Позанимавшись в лито, мы шли в мороженицу, где опять читали стихи, пробавляясь мороженным или сухим вином. Но поэтам-мужчинам этого было маловато, да и пора было им домой, на Васильевский остров. Мы садились на трамвай №31 и ехали в сторону Аларчина моста, где возле своего дома я выходила. Все остальные продолжали вечер в доме Морева. В тесной, узкой его комнатке я побывала раза два с кем-то из «литовцев» по поводу праздника. У меня «литовцы» собирались в специально назначаемые дни, нечасто, обычно за чаем или за модным тогда глинтвейном. Однажды неожиданно появился Морев с Нонной Слепаковой. Они объявили: «Поздравь нас, мы поженились!» Нонна, тогда очень интересная, эффектная, одна из немногих носила брюки. Брак был гражданский и просуществовал недолго. Спустя много лет Саша приходил ко мне на ул.3амшина, принёс по просьбе моей мамы и подарил ей своё стихотворение «Чехов» о блокаде, любимое ею. Побывала и я на Васильевском в его жилище, полученном им от города, увидела его новую жену и детей. Не чувствовалось, что он счастлив. Это стало нашей последней встречей. Всё же весть о его добровольной смерти оказалась неожиданной. Верный друг Саши Анатолий Домашёв издал посмертно его книжку. Может быть, это единственный истинный доброжелатель поэта Морева, но он не смог предотвратить трагедию.
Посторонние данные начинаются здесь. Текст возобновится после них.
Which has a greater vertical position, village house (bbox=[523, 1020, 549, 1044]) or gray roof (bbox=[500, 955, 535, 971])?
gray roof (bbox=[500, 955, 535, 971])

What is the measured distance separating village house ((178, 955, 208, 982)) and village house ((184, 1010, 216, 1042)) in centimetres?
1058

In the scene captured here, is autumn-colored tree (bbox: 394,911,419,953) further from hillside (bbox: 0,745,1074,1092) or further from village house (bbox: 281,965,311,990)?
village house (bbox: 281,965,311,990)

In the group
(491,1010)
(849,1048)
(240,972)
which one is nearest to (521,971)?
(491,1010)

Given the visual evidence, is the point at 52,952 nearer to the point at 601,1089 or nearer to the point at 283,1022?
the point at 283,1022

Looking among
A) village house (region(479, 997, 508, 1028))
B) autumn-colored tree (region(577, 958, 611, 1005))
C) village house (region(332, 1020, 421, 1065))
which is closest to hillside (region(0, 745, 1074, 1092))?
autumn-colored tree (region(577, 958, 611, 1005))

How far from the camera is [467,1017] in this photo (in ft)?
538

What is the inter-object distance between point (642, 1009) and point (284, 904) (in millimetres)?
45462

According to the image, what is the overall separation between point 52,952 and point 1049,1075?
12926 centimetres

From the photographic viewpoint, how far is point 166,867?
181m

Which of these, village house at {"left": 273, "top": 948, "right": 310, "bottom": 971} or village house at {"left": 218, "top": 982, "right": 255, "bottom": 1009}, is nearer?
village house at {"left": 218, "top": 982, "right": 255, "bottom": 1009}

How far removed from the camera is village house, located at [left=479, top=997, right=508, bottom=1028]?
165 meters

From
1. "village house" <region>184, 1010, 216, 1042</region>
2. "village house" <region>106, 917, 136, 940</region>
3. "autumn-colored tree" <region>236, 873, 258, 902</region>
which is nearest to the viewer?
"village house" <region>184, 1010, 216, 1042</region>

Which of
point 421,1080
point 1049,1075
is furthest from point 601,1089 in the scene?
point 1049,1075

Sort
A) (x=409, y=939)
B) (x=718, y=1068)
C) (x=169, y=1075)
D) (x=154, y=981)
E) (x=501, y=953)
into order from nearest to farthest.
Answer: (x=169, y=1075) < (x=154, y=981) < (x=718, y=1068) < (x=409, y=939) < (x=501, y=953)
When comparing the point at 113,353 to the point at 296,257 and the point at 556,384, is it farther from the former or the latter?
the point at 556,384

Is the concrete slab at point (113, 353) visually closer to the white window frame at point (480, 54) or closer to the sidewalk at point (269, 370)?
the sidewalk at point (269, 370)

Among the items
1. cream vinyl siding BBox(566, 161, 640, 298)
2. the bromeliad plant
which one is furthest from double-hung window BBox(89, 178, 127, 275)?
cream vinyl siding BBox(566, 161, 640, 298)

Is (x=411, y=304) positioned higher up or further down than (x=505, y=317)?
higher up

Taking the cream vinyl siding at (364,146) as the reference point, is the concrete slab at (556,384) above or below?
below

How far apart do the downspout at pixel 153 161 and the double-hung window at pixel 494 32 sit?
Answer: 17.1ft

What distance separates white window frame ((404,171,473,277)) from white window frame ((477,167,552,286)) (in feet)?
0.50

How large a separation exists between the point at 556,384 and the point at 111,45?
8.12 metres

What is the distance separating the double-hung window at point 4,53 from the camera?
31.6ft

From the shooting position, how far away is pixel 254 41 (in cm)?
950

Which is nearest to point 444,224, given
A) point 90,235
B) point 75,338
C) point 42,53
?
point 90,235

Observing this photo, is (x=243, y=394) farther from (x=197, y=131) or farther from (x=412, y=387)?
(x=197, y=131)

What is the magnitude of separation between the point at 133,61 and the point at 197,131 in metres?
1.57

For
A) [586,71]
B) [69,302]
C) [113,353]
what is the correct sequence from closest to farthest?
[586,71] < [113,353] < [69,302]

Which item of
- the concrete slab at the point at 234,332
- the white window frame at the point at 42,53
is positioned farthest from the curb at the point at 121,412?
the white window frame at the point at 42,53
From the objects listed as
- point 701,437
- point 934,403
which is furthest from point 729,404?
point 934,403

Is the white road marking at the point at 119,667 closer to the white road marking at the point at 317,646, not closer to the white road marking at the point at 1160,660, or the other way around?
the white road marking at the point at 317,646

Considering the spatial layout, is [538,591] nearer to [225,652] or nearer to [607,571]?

Депрессия Саши, мне думается, усугублялась алкоголем, не всякая психика выдерживает такое.

Не так часто виделась я и с Колей Рубцовым, это зависело от моего неучастия в застольях. Я уже забыла, а мама моя напомнила, что раза два Рубцов приходил к нам на старую квартиру. На наших обсуждениях в лито Коля был молчаливым, казался погружённым в себя. Возможно, под воздействием возлияний, он был более раскованным. Мы участвовали в «турнире поэтов». Помню, меня отметил бывший в жюри Вадим Шефнер. Коля «вышел в финал» ,чему мы все были очень рады, - и представлял «Нарвскую заставу» на сцене белого зала Дома Писателей (Шереметевского особняка) на улице Воинова (ныне - Шпалерной д.18). Тогда он, как видно, был навеселе, а читал незатейливое, в общем-то, стихотворение «Разлад» («Мы встретились у мельничной запруды, и я ей сразу, прямо всё сказал...») До сих пор помню его манеру читать, могу воспроизвести. Когда вышла пластинка Рубцова с восстановленными записями чтения, я сравнила - один к одному. Мне очень нравилось цветовое решение в рубцовских стихах, и я упорно и подробно разбирала его лирику в статье, подчёркивая, что это был настоящий живописец в поэзии. Статья, я думаю, вышла одновременно с его гибелью.

Завещав России хранить себя, жил Николай Рубцов, «глаза свои мучая тьмой», но нам светила его «звезда полей».


Публикуется по изданию: Литературно-публицистический журнал "Изящная словесность", №19, 2011 г.